Developing a Web Crawler Application for One of the Premier U.S. Asset Management Companies

Highlights

Automating Core Business Lines: created an application for financial data crawling and retrieval from multiple websites.
Empowering Complex Business Logic: developed sophisticated Artificial Intelligence and Machine Learning models with the usage of intricate AI/ML algorithms.
10x Data Storage Cost Reduction and Days-to-Hours Manual Data Processing Time Optimization: optimized data storage architecture and reduced the time necessary for manual data analysis from 2-3 days to 2-3 hours.

Client

Our client is one of the premier U.S. asset management companies that employs more than 12 000 people, operates in 32 countries, and manages an investment portfolio in excess of $200 billion. In 2018, the company’s revenue exceeded $1 billion.

As one of their core activities, our client provides investors with company information, forecasts, and related proprietary analytics to enable them to evaluate the investment potential of various businesses.

Country

the USA

Industry

Fintech

Team Size:

Product

A Web crawler application that uses sets of keywords to search for Health savings plan data across a large number of websites. The application retrieves such data in the form of text excerpts and makes it available for further analysis.
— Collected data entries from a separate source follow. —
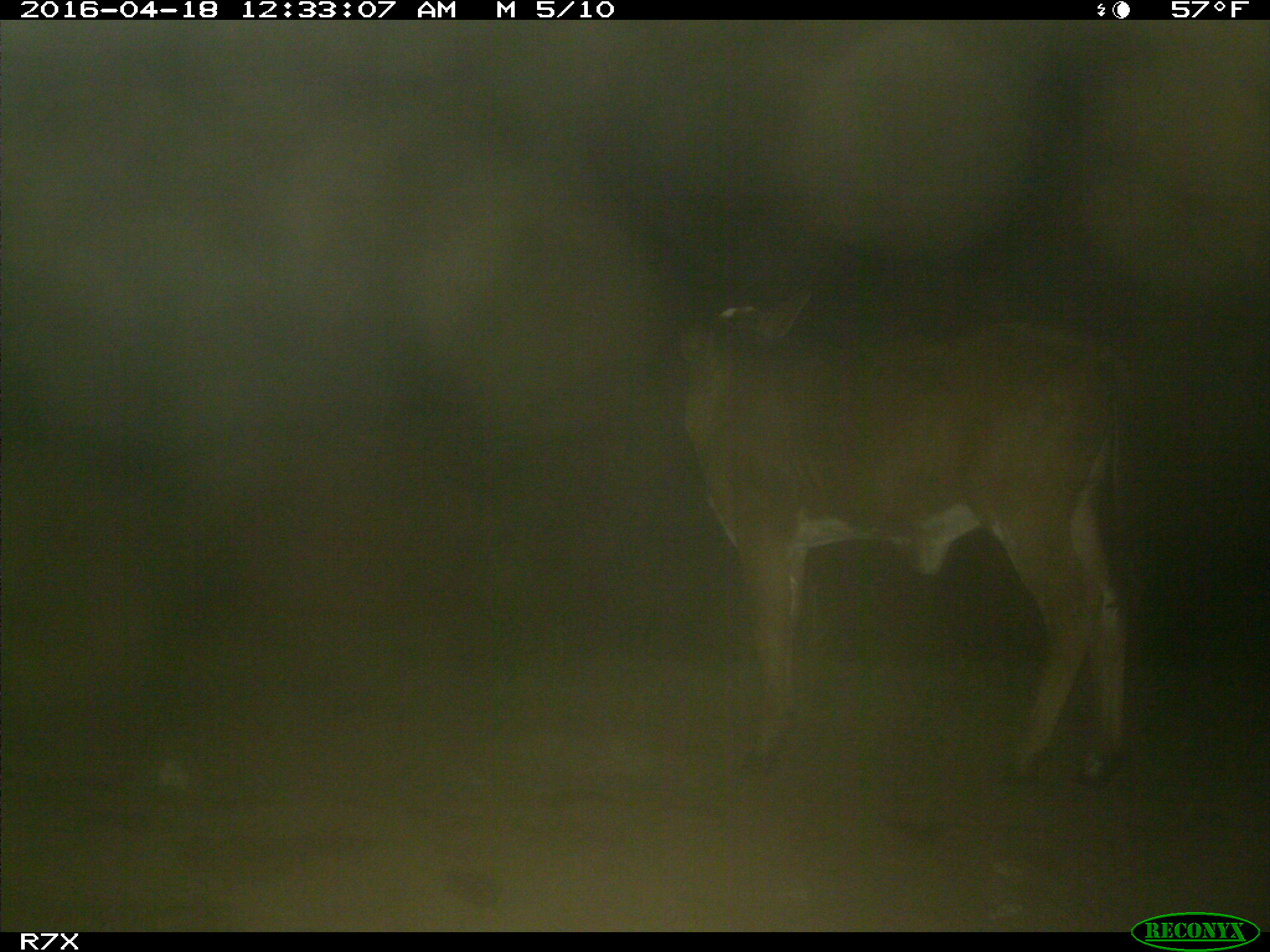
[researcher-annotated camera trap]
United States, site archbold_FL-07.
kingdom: Animalia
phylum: Chordata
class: Mammalia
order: Artiodactyla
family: Bovidae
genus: Bos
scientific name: Bos taurus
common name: domestic cow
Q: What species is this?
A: Bos taurus (domestic cow).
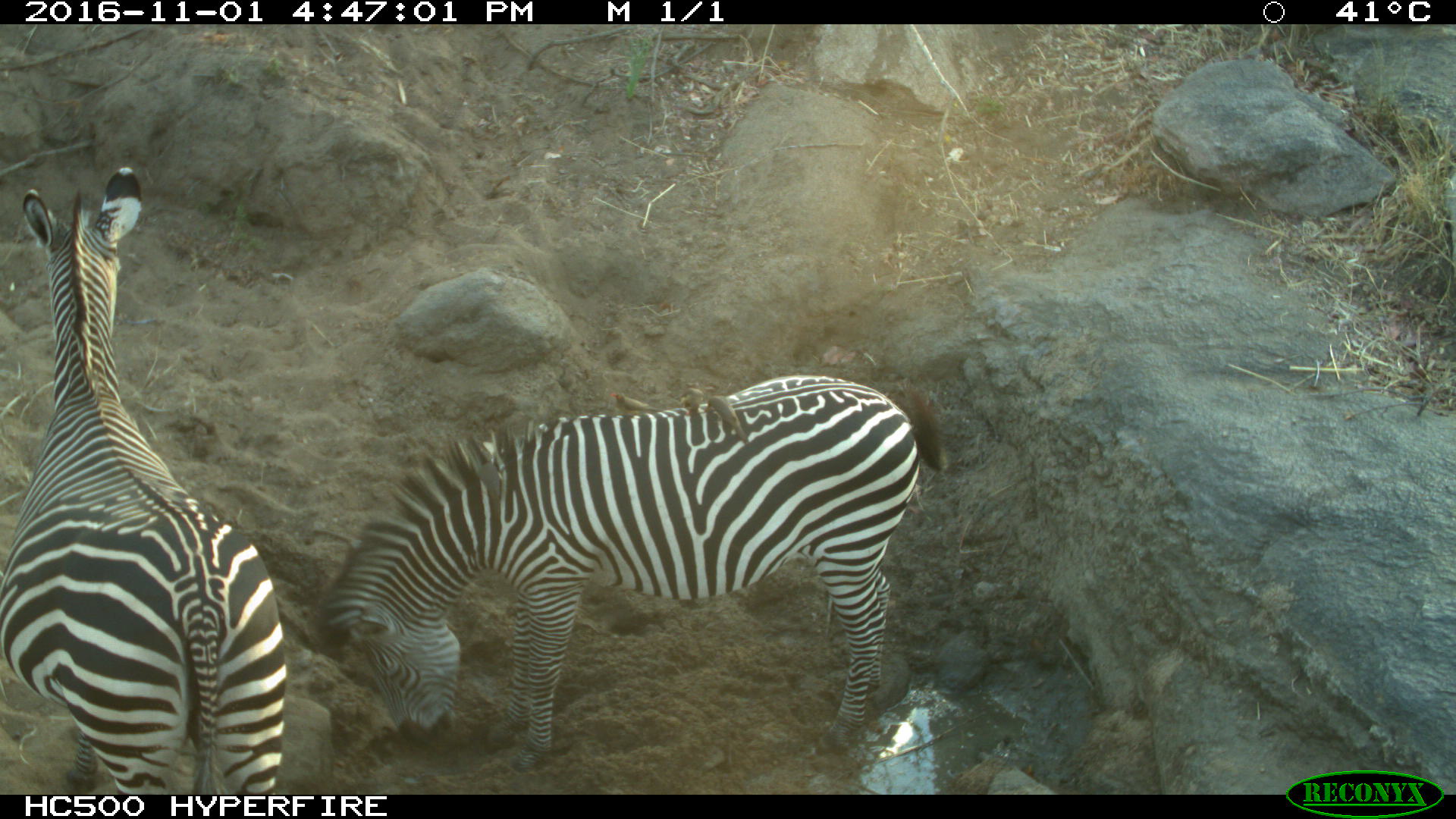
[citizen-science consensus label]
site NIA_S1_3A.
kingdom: Animalia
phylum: Chordata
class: Mammalia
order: Perissodactyla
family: Equidae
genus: Equus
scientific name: Equus quagga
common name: plains zebra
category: zebraplains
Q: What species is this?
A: Zebraplains (plains zebra) (Equus quagga).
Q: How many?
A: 2.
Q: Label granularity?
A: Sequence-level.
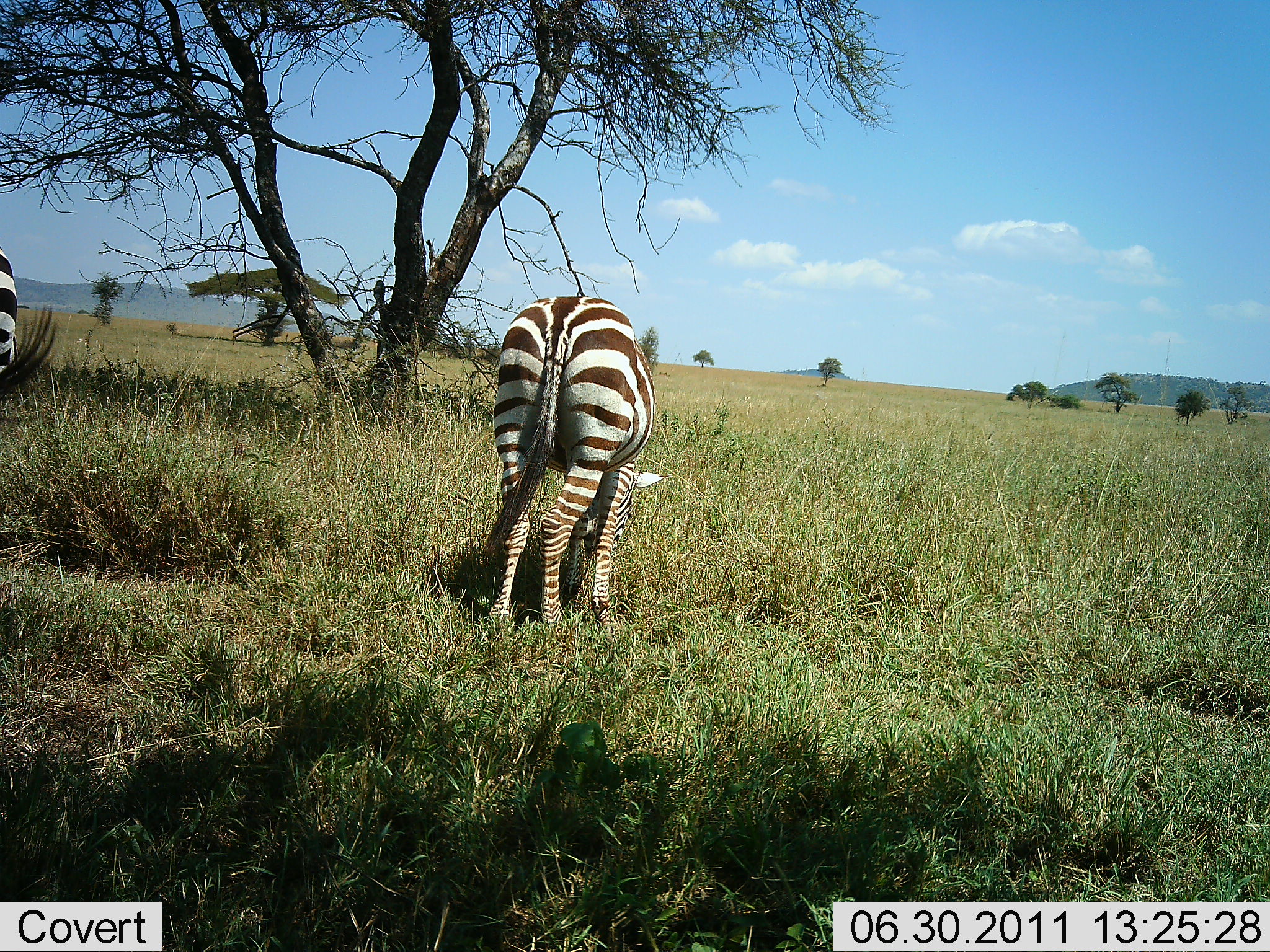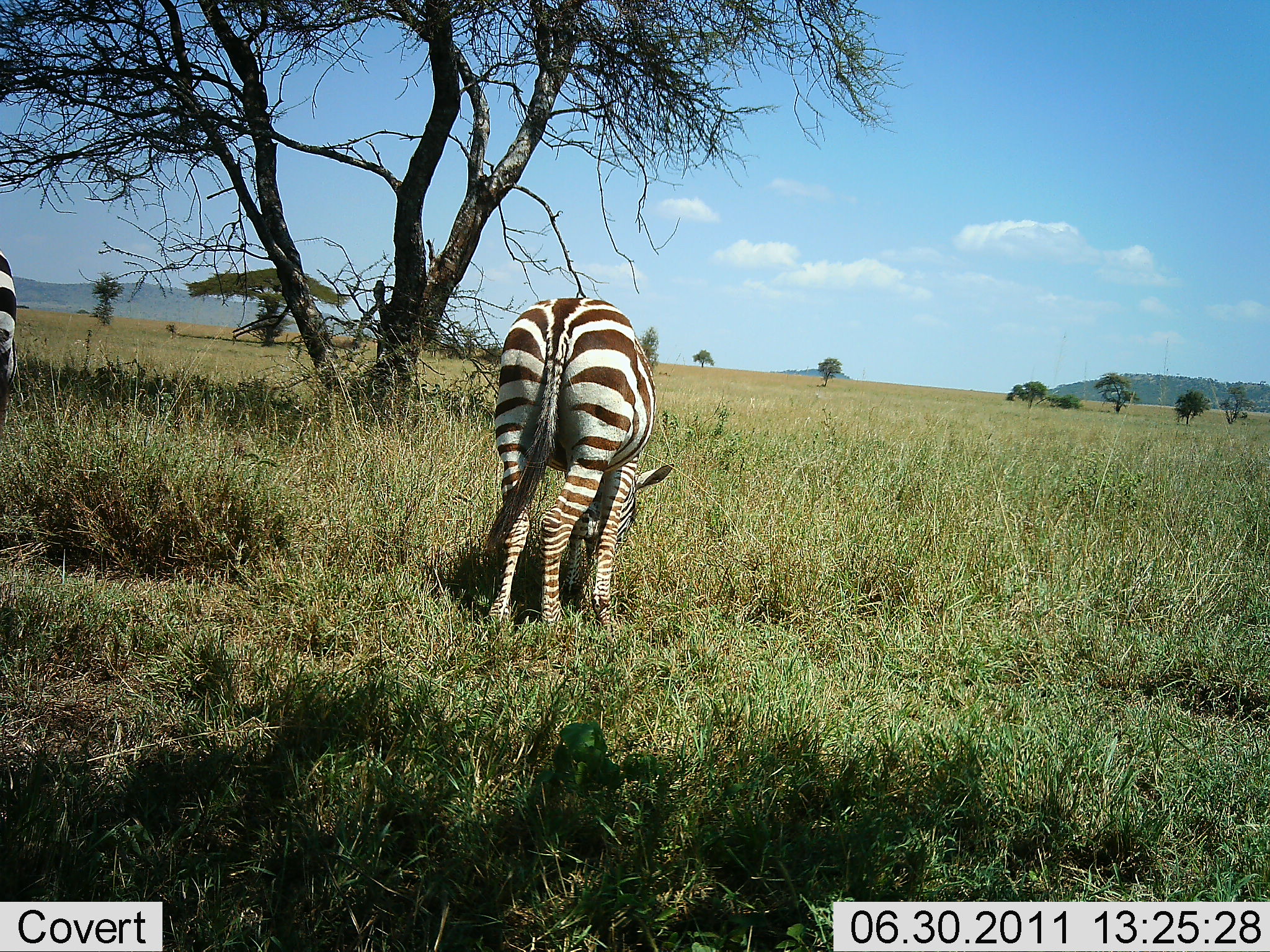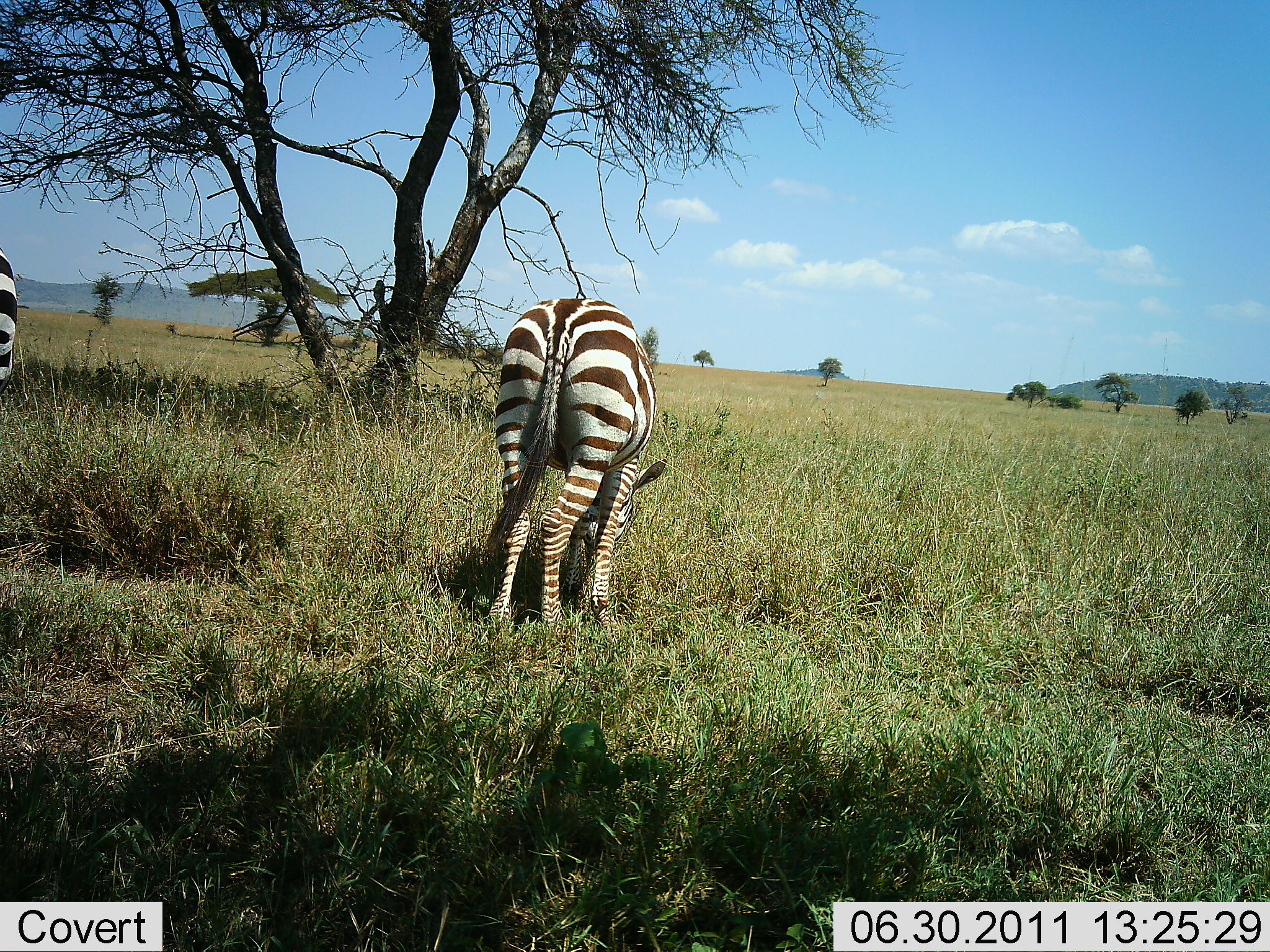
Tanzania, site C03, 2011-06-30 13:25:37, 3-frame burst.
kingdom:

The Web crawler also classifies the retrieved data by category and prioritizes it by relevance.

To gather only relevant data, the Web crawler uses an advanced AI/ML model.

Goals and objectives

Automate Data Collection Process: Deliver an AI/ML-powered solution that will automate the vastly time- and effort-consuming process of manually collecting relevant financial data from hundreds of websites.
Enable Data Extraction: Ensure a web crawling mechanism extracts relevant data for further manual processing and review.
Provide Data Points Comparison: Develop a tool that allows for the identification of content changes in collected data.
Optimize the Web Crawler Performance: Integrate the solution into the client’s ecosystem and make it as efficient as possible to gain maximum business value.
Activate Data Streaming: Create a tool for collected data transfer to the client’s overseas team for further processing and business value extraction.

Project challenge

Crawling Difficulties:
deal with the problem of a significant number of the websites to be crawled having a poor structure and containing a lot of broken links.
Retrieving Relevant Data:
Figure out how to solve the challenge of the high amount of irrelevant information in the multi-keyword Web crawling process. This makes it difficult to use the relevant data that’s been retrieved. Thus, there was the need to limit the search results to relevant health savings plan-related data only.
Data Entities Prioritization by Relevancy: work out a way to prioritize an overwhelming amount of collected data to be analyzed by the client’s employees every week.
Overcoming Several Technical Hurdles:
Solve data crawling challenges like IP detection, captures, and more.

Solution

Our project team proposed to use AI/Ml to solve the main project challenges.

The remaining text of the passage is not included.